Milwaukee has seen unrest before, from the open housing marches of the late 1960s to the protests after Dontre Hamilton was shot 14 times by a police officer in Red Arrow Park in 2014. In this two-part story (to be continued next month),
MKE Lifestyle looks at what may be different this time, and how it could impact the future of Milwaukee. We asked community leaders to share their thoughts about the movement sparked by the death of George Floyd, and how meaningful change might come. They are:
Philip Hanyard, minister and elder, Hampton Avenue Church of Christ
Cavalier Johnson, Milwaukee Common Council president
Angela Lang, executive director, Black Leaders Organizing for Communities (BLOC)
Earnell Lucas, Milwaukee County sheriff
Markasa Tucker, director of the African-American Roundtable and co-founder of LiberateMKE, Wisconsin Voices
Due to the pandemic and individual schedules, participants were interviewed separately for this story. Views expressed are their own and do not necessarily reflect those of the MKE Lifestyle staff.
Is this movement, sparked by the death of George Floyd, different from earlier protests?
Lucas: Yes, it’s different, because we’ve witnessed the sheer inhumanity of how Mr. George Floyd was treated at the hands of four Minneapolis police officers. It’s something we can’t shake, how a man’s life was taken from him, in an eight-minute, 46-second video played repeatedly on the news and social media. That takes it to a level that we have not seen before in this country. ... It shook us all to our core, in contrast to some of the other incidents we’ve seen. This one was abhorred by everyone who has a conscience and any humanity.
Lang: There is a rallying cry to reimagine what policing is. People are trying to evaluate how to push for reforms. … It feels more like a mainstream and international conversation, so I’m hopeful that things are different this time. Long after the protests die down, we’re going to be changed as a society. We can’t go back into the box. We’re really looking for different policies and long-term systemic change.
Hanyard: We’ve never seen protests, even peaceful protests, to this degree, where it’s worldwide, so everybody is holding up a “Black Lives Matter” sign or a George Floyd sign. ... I don’t believe that anyone’s death, including Dr. Martin Luther King Jr.’s, had this type of effect worldwide.
Johnson: It’s different because of the diversity of people calling for change. When I look out at these crowds of people protesting — and I have been out protesting myself — I see the diversity of people from all walks of life, all corners of [the] city, all segments of the community. All across the state, you’ve got people marching in solidarity with Black Lives Matter … not just Black [people], but also White [people], Latinx and Asian [Americans], able-bodied and people with physical limitations, LBGTQ. People are crying out with the same message.
Tucker: I do see this as an amazing opportunity. The African-American Roundtable launched a divestment campaign called LiberateMKE last year on Juneteenth. We are in a moment where LiberateMKE and the greater community can build upon our civic engagement work by continuing to raise awareness of residents’ understanding about the unjust city budget. With the tools we help to provide, we will equip them to once again be a part of the process to get the investment back out to their community and community control over the budget. We know so many residents don’t know that the Milwaukee Police Department gets almost half the city’s budget. The moment we are in causes us to demand more of a divestment than our $25 million ask from last year to an increased ask of $75 million for cooperative housing and public health initiatives that will build safe communities where residents can truly thrive.
How will this movement shape the future of Milwaukee?
Hanyard: I think the conversation this time will not let up until there is a total change in the way policing is done. [Protesters] are fed up with the status quo of policing and they want to see the funds used in a different way for police departments.
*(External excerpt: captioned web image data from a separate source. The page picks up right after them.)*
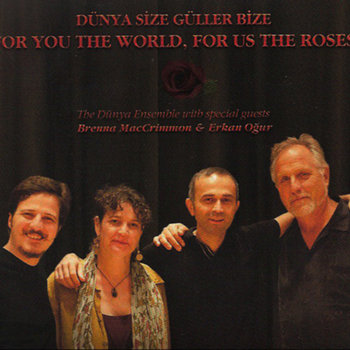 Dünya Size Güller Bize/For You The World, For Us The Roses cover art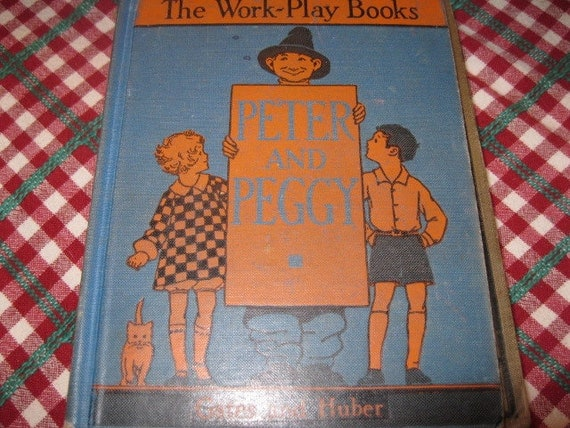 Vintage child's book from 1930 Peter and Peggy The Work-Play books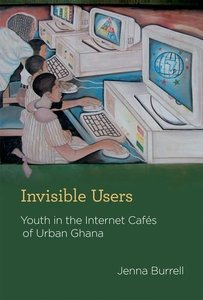 Invisible Users: Youth in the Internet Cafés of Urban Ghana (Acting with Technology)-cover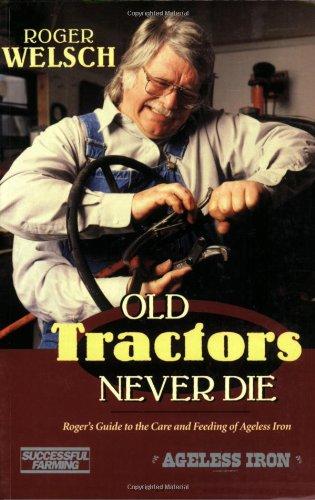 Old Tractors Never Die: Roger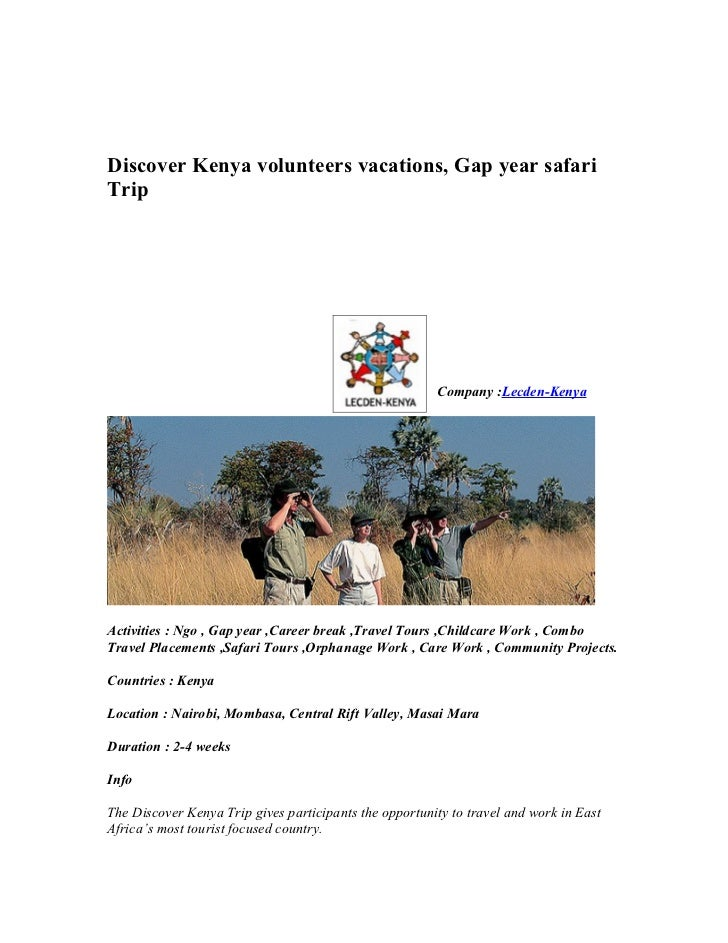 One month  discover kenya volunteers vacations safari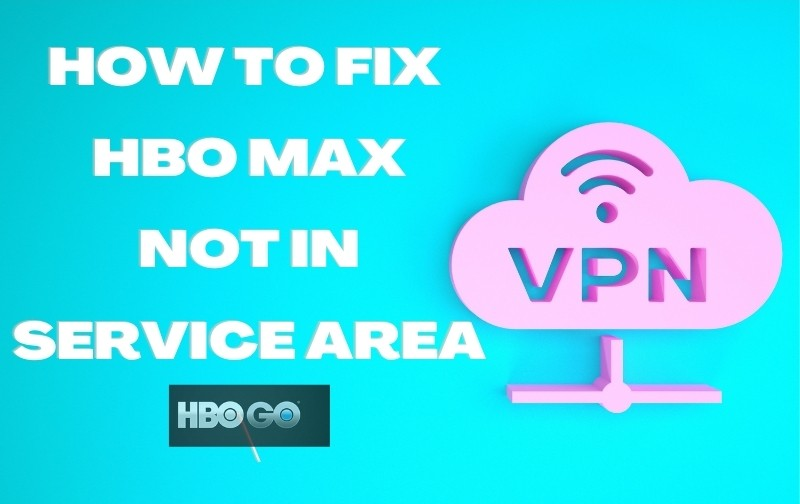 How to Fix HBO Max Not in Service Area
Lang: I think people really are thinking how policy can impact our community in a really racist way. I think a lot of it stems from white supremacy, but people are going to be looking at standard operating procedures in law enforcement, and people are going to be more active in the city budget this year. More people are going to pay attention and people are going to want long-term solutions, to make sure that we’re investing in resources that are going directly into the community.
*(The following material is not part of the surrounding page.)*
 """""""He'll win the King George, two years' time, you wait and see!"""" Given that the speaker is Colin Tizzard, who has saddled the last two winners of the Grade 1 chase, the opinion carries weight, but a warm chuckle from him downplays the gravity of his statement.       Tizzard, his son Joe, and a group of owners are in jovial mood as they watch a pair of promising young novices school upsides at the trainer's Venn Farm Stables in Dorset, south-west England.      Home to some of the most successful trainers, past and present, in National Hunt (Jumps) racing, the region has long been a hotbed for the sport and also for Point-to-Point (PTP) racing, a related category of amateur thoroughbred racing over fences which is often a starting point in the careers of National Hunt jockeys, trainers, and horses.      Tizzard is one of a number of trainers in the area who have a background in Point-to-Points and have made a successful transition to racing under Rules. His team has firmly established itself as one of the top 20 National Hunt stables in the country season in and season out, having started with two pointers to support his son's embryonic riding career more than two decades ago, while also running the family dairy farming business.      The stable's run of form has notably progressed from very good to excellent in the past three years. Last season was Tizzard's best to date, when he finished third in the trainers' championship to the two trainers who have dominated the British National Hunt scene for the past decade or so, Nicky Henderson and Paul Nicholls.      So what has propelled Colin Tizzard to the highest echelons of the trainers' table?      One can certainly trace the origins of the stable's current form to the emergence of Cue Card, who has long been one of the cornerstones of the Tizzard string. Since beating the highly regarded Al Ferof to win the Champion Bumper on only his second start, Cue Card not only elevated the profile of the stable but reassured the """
Johnson: In the 1960s, we had over 200 nights of [fair housing] marching in Milwaukee, and the organizers of the marches taking place today have indicated their desire to continue marching until they see substantive changes to these institutions of oppression that have kept them down, and sometimes murdered them, for decades and indeed centuries in this country. Those marchers then didn’t stop until there was a change that happened. Protesters today are willing to keep on marching until they break that record and change happens, and I for one, believe them.
Tucker: It’s amazing what educating and helping people identify their voice and power [can do]. When residents are equipped with tools, resources and knowledge, they are able to address their concerns and work to get what they deserve, which is an opportunity to not just survive but to thrive.
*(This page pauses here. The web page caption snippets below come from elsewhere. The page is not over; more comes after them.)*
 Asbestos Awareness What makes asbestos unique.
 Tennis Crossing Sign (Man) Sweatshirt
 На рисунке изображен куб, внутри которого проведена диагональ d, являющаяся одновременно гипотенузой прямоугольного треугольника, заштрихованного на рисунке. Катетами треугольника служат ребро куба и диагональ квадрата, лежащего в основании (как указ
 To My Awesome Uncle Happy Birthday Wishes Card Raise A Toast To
Lucas: While this country has made progress and has moved from some of the dark days of our past, we still have much, much more work to do, and unless and until everyone from the business community, the philanthropic community, to the political body in our country begin to get a seat at the table with the voices of the unheard and begin to have a substantive dialogue, we won’t see the changes that the people are calling for. We must overcome those barriers, including the barrier of subjective biases that we have and the manacles of racism and discrimination in this country.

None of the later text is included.